Pada pelaksanaan gelombang awal, sebanyak 139 desa dari total 309 desa di Kabupaten Indramayu menggunakan sistem hybrid, yaitu kombinasi antara sistem digital dan metode manual. Sistem tersebut dinilai mampu mempercepat proses pemungutan dan penghitungan suara tanpa mengurangi aspek keamanan data.
Menurut H. Dalam, salah satu keunggulan e-voting adalah hasil penghitungan suara dapat diketahui lebih cepat dibandingkan metode konvensional. Selain itu, setiap suara yang masuk tetap menghasilkan bukti cetak atau print out sebagai bentuk verifikasi dan pengamanan data pemilih.
Perwakilan DPMD Kabupaten Indramayu menambahkan bahwa rata-rata setiap desa memiliki sekitar 10 Tempat Pemungutan Suara (TPS) berdasarkan jumlah daftar pemilih tetap.

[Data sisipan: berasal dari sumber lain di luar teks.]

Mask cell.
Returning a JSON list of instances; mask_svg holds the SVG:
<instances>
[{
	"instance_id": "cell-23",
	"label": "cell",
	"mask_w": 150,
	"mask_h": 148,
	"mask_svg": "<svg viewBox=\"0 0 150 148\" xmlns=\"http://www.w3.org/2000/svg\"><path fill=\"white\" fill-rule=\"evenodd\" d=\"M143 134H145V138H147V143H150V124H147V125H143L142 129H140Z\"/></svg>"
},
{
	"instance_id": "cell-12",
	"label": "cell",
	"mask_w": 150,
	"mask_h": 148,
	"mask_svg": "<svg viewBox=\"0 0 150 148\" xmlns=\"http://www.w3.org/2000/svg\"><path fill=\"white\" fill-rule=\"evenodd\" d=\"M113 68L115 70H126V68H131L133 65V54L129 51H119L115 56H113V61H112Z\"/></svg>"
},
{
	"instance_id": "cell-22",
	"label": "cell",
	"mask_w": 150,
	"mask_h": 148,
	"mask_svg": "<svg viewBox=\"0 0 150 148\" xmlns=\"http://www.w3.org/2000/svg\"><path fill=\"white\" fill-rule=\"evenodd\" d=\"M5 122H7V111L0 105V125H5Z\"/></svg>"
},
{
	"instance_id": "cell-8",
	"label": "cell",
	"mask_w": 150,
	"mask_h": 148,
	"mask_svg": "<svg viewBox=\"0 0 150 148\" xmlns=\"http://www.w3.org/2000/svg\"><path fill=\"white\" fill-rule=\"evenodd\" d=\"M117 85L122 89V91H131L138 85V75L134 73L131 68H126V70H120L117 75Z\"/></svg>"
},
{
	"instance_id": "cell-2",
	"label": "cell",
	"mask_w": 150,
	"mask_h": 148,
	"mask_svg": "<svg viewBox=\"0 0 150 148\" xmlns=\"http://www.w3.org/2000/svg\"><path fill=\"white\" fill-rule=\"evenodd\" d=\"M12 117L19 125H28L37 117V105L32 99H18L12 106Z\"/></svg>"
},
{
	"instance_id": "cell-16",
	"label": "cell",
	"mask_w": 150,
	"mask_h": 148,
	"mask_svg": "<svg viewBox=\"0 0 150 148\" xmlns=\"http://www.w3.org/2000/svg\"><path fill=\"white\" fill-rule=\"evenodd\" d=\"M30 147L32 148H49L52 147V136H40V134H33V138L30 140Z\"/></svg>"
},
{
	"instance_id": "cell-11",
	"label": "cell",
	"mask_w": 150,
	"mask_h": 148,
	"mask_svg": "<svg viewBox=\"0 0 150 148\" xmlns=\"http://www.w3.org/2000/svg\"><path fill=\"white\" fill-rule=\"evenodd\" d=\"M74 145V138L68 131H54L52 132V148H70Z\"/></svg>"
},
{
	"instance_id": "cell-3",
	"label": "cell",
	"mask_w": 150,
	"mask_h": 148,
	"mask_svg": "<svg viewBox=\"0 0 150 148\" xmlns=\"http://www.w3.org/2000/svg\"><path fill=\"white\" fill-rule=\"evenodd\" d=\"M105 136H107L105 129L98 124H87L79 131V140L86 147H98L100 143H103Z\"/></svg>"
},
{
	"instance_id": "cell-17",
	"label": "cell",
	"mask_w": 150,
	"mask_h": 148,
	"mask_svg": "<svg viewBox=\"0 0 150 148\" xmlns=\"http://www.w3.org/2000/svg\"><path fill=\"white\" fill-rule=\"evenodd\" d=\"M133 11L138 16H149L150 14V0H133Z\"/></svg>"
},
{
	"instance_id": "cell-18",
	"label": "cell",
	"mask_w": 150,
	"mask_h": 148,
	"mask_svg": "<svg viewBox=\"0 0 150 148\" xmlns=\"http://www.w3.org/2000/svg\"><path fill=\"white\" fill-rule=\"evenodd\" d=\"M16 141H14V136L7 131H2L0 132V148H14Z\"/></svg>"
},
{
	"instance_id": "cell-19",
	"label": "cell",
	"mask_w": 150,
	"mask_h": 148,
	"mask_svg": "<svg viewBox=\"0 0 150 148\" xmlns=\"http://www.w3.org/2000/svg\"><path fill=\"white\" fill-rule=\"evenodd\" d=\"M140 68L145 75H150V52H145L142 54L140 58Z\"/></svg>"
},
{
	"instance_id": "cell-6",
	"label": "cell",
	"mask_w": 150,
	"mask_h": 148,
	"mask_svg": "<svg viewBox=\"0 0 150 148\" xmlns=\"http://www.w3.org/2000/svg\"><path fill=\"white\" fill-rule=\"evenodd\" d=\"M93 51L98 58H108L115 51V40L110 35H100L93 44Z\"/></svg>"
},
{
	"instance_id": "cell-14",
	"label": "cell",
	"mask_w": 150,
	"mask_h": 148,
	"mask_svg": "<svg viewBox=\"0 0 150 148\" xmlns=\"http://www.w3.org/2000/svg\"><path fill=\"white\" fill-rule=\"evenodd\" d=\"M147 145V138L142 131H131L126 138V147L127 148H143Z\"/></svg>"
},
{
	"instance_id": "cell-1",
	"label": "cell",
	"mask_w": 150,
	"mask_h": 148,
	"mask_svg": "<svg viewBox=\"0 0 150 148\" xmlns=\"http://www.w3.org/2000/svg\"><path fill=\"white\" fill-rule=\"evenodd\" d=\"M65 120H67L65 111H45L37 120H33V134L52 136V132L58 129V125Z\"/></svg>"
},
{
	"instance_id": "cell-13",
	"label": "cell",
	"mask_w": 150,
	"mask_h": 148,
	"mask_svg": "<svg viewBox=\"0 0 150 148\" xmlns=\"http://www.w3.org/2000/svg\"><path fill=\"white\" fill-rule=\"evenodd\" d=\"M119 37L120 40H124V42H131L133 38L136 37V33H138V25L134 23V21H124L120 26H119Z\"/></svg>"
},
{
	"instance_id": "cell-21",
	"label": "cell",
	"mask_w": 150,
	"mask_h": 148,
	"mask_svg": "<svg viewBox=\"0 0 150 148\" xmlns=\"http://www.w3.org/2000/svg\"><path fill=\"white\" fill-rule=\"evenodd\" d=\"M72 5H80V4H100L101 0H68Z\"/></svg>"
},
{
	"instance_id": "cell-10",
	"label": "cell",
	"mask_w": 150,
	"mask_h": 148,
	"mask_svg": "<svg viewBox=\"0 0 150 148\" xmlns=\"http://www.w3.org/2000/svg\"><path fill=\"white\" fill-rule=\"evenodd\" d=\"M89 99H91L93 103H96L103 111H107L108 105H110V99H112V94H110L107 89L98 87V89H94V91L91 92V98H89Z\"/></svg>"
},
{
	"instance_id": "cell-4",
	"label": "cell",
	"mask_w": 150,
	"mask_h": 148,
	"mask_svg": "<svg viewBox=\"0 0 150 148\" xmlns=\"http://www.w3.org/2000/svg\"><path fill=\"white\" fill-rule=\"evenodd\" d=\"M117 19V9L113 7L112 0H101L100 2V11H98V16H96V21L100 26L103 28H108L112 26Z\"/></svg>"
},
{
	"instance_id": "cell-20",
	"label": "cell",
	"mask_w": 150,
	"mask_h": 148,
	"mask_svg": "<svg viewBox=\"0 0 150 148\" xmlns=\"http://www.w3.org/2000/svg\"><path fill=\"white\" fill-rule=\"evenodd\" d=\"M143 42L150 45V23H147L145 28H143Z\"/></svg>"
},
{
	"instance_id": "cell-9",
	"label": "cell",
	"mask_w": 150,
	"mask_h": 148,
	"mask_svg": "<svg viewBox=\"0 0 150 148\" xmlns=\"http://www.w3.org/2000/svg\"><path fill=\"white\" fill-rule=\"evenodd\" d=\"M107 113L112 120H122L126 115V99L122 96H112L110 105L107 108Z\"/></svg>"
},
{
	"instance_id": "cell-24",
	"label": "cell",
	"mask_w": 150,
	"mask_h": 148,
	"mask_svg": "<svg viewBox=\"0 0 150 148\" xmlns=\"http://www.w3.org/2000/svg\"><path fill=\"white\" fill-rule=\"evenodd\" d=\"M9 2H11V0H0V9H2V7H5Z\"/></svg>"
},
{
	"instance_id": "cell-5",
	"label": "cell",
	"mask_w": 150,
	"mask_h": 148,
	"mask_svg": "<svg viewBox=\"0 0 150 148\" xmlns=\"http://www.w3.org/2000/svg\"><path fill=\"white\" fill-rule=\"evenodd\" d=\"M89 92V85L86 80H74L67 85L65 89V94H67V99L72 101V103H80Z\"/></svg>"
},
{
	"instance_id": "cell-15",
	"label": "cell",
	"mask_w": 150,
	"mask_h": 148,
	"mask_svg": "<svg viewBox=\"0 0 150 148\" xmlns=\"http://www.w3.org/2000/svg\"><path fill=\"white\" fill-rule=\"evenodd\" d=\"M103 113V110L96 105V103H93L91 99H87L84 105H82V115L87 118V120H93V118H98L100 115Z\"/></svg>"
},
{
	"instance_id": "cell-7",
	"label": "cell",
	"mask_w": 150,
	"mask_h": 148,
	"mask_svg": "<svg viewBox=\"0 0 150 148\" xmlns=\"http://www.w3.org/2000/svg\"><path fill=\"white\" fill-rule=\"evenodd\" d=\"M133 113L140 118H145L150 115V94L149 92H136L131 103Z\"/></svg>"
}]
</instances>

Pemerintah Provinsi Jawa Barat juga mengarahkan agar minimal tersedia satu TPS digital di setiap desa yang melaksanakan Pilwu.
Meski demikian, tantangan terbesar dalam penerapan e-voting bukan terletak pada teknologi, melainkan membangun kepercayaan masyarakat terhadap sistem digital tersebut. Karena itu, pemerintah daerah terus melakukan sosialisasi dan edukasi kepada masyarakat agar memahami bahwa sistem e-voting dirancang secara aman, akurat, transparan, serta mampu meminimalkan potensi manipulasi suara.
Melalui kunjungan kerja ini, DPRD Kabupaten Wonosobo berharap dapat memperoleh gambaran yang komprehensif mengenai penerapan e-voting sehingga dapat menjadi bahan pertimbangan dalam penyusunan regulasi Pilkades yang efektif, efisien, dan sesuai dengan kebutuhan daerah.